Top of RECORDS FOR PROCESSING

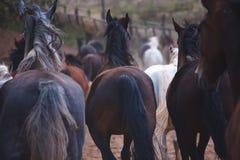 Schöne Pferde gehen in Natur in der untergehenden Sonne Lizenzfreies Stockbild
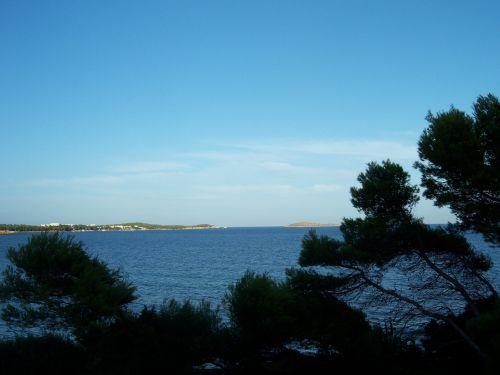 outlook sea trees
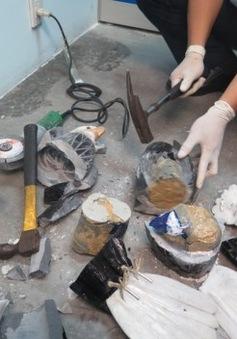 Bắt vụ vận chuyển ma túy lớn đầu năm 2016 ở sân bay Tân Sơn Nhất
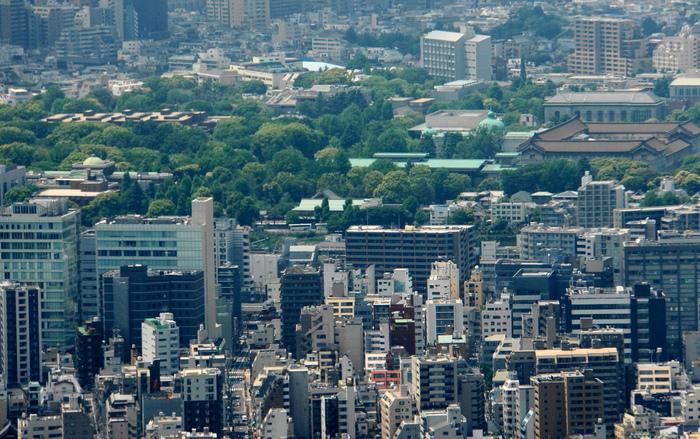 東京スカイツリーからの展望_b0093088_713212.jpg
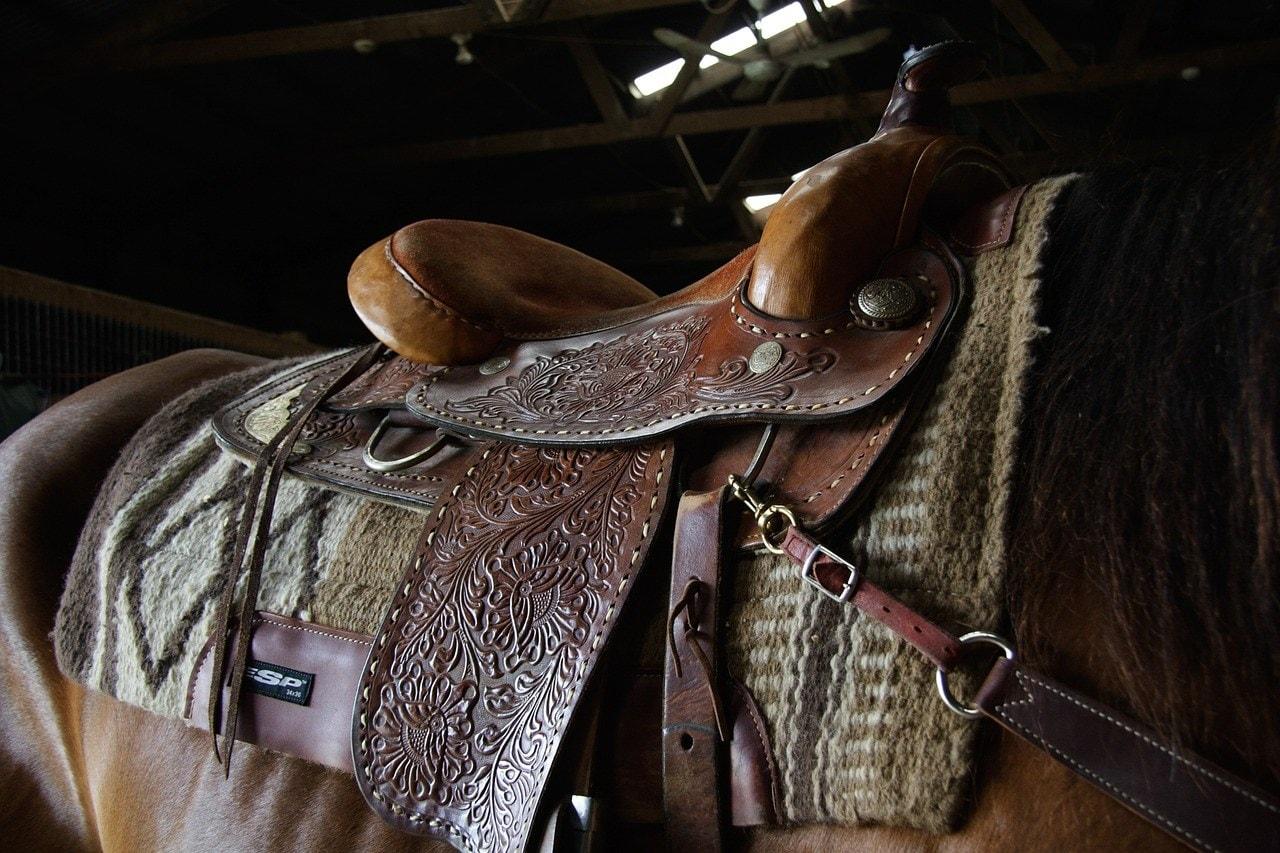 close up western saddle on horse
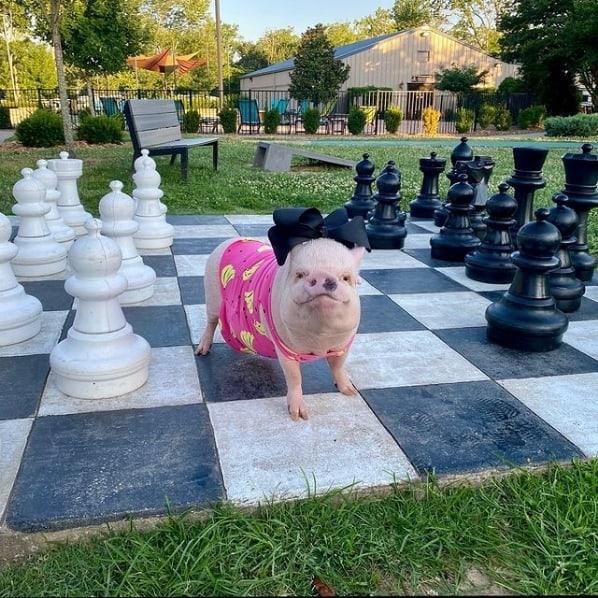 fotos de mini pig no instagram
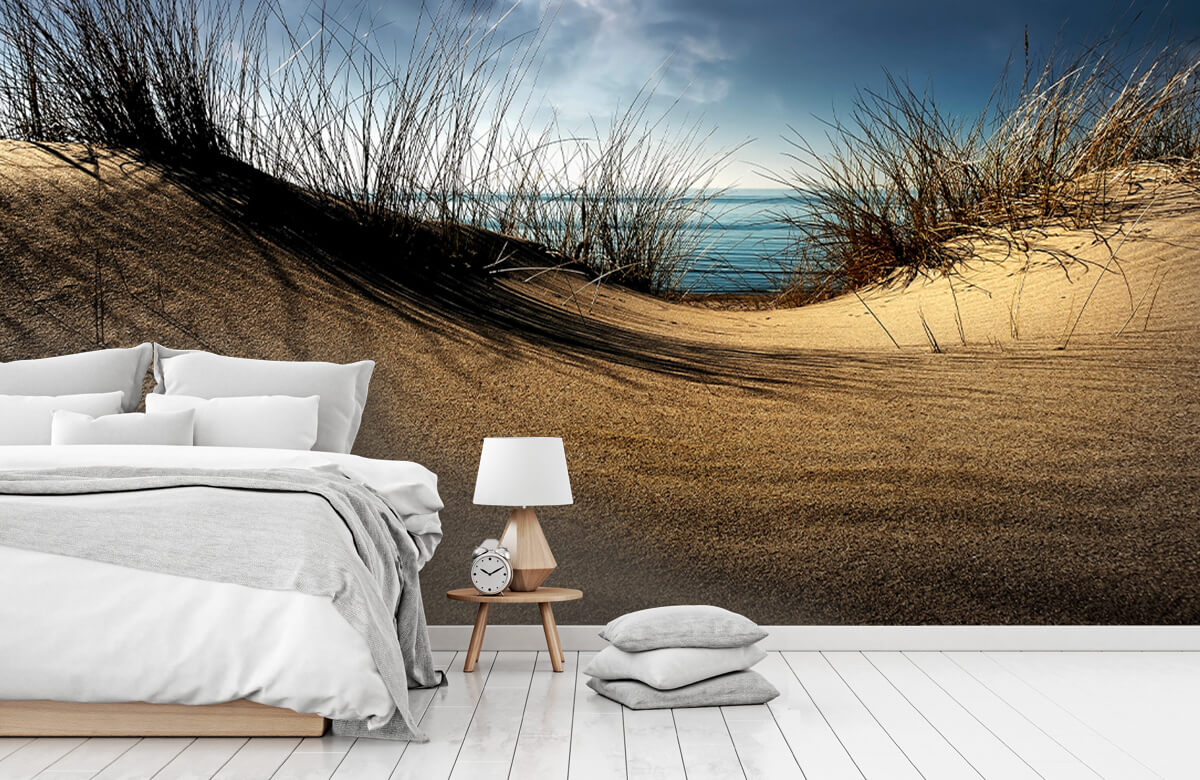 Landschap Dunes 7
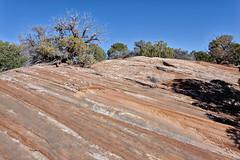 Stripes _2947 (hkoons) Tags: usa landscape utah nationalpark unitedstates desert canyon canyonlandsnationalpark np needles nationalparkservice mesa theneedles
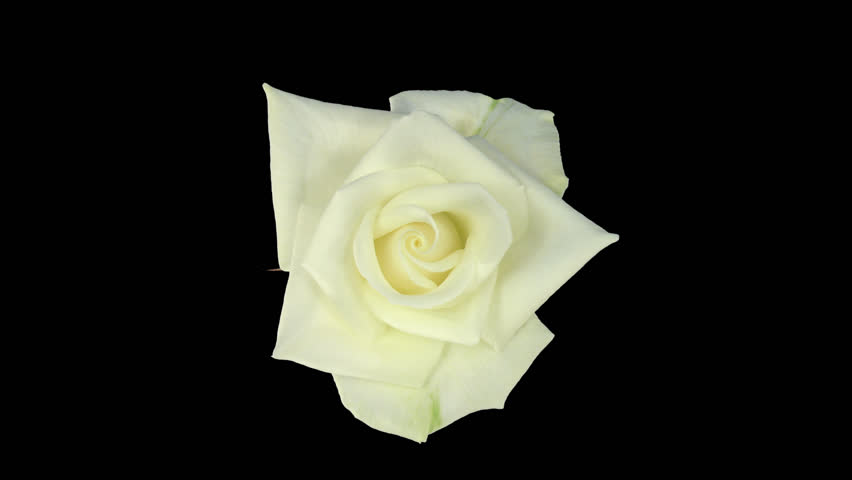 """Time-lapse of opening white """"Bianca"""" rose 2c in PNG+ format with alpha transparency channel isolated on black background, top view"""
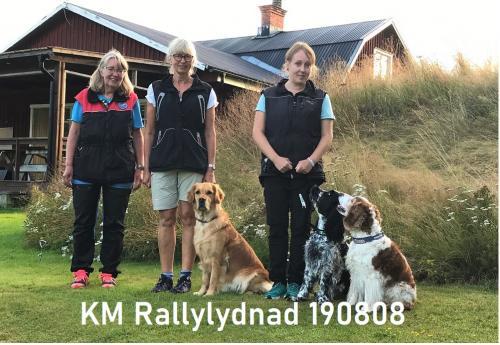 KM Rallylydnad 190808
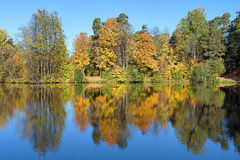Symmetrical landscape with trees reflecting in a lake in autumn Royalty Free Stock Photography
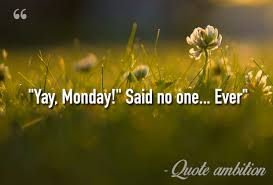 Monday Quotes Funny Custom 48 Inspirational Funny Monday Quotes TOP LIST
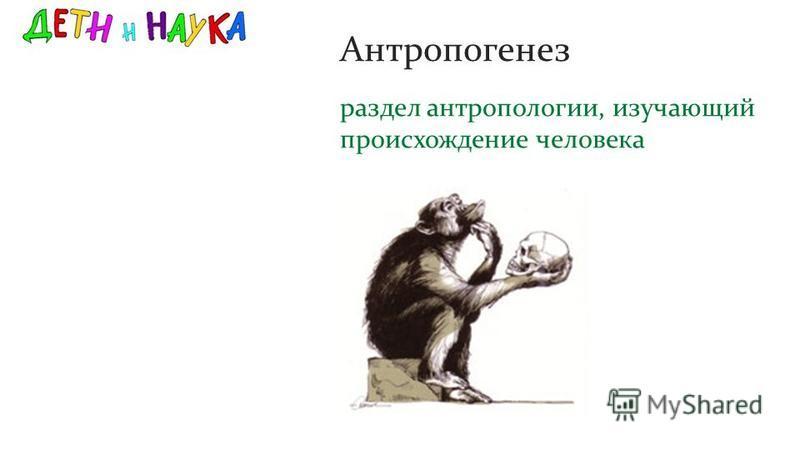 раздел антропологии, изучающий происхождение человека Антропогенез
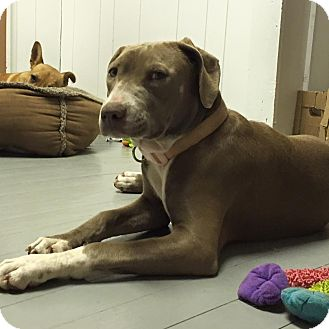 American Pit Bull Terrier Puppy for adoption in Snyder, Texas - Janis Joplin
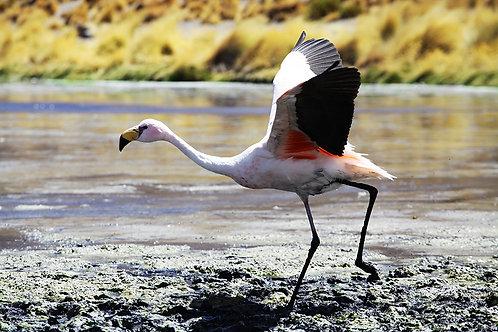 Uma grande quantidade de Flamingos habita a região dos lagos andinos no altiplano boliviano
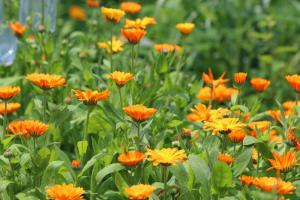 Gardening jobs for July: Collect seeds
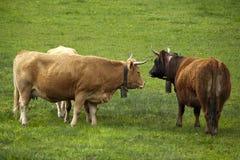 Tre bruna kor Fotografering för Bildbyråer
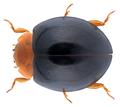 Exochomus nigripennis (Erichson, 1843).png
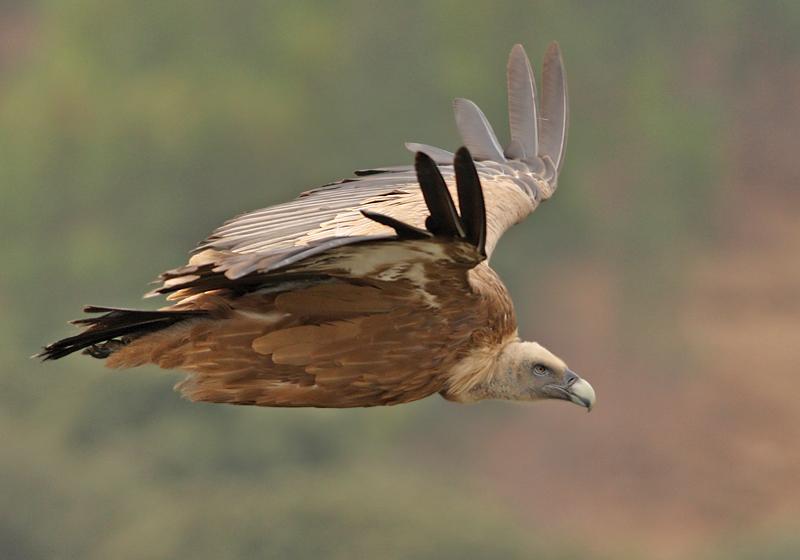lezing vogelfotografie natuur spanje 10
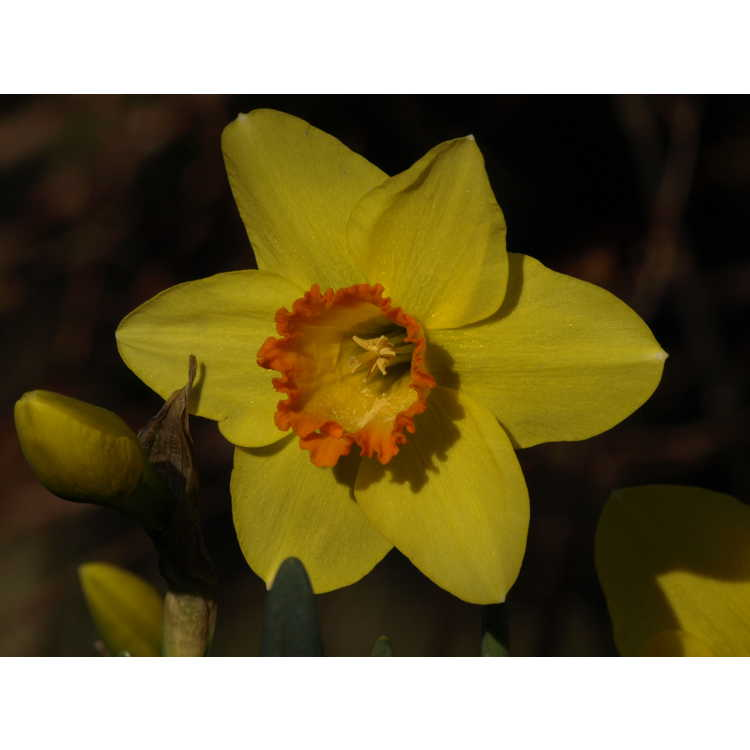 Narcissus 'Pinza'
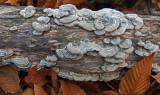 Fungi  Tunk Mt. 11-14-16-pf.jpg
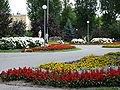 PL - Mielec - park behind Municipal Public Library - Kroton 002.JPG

Bottom of RECORDS FOR PROCESSING

EXERCISE BRIEF:
Whatever the records hold apart from pictures should be repeated exactly.

ANSWER TO THIS EXERCISE:
 Schöne Pferde gehen in Natur in der untergehenden Sonne Lizenzfreies Stockbild
 outlook sea trees
 Bắt vụ vận chuyển ma túy lớn đầu năm 2016 ở sân bay Tân Sơn Nhất
 東京スカイツリーからの展望_b0093088_713212.jpg
 close up western saddle on horse
 fotos de mini pig no instagram
 Landschap Dunes 7
 Stripes _2947 (hkoons) Tags: usa landscape utah nationalpark unitedstates desert canyon canyonlandsnationalpark np needles nationalparkservice mesa theneedles
 """Time-lapse of opening white """"Bianca"""" rose 2c in PNG+ format with alpha transparency channel isolated on black background, top view"""
 KM Rallylydnad 190808
Symmetrical landscape with trees reflecting in a lake in autumn Royalty Free Stock Photography
 Monday Quotes Funny Custom 48 Inspirational Funny Monday Quotes TOP LIST
 раздел антропологии, изучающий происхождение человека Антропогенез
 American Pit Bull Terrier Puppy for adoption in Snyder, Texas - Janis Joplin
 Uma grande quantidade de Flamingos habita a região dos lagos andinos no altiplano boliviano
 Gardening jobs for July: Collect seeds
 Tre bruna kor Fotografering för Bildbyråer
 Exochomus nigripennis (Erichson, 1843).png
lezing vogelfotografie natuur spanje 10
 Narcissus 'Pinza'
 Fungi  Tunk Mt. 11-14-16-pf.jpg
 PL - Mielec - park behind Municipal Public Library - Kroton 002.JPG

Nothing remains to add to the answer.